In Australia, the Reserve Bank tightened interest rates by 25 basis points early in May for the first time in over a decade. With underlying inflation reading 3.7% (well above the 2-3% target band) it’s clear that the RBA has also been slow to react to emerging inflationary conditions and will have to tighten rates on several more occasions in the coming months. The task ahead is a difficult one for central banks as they tread a very fine line between suppressing inflation through monetary tightening and avoiding a recession.

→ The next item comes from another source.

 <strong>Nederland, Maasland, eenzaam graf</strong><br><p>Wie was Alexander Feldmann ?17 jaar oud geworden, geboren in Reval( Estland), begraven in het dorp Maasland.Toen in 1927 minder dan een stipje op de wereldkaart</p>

The earnings outlook for many companies reflects an expectation of more difficult trading conditions ahead in anticipation of slower economic activity. While US Q1 profit results still showed positive earnings growth of just under 5%, this was the lowest level recorded since Q4 in 2020. With tighter monetary settings, supply disruptions from China’s zero COVID policy, negative profit revisions plus geopolitical uncertainty from Russia’s invasion of Ukraine, it’s understandable that markets have been unusually volatile in recent times.

Investment  Outlook

While financial markets are climbing a wall of worry, it’s easy to get overly pessimistic about prospective investment returns. While conditions are likely to remain turbulent in the short term, it’s worth remembering that it is normal for markets to experience this kind of downturn every five years or so. It is equally true that economic variables will inevitably re-balance following a period of re-adjustment and markets will eventually resume their upward trajectory. The balance of this year is likely to be problematic, however, as we look out towards calendar 2023 financial conditions should be much more supportive for both company profits and share prices. The key for investors is to stay the course through difficult times and maintain focus on the long-term.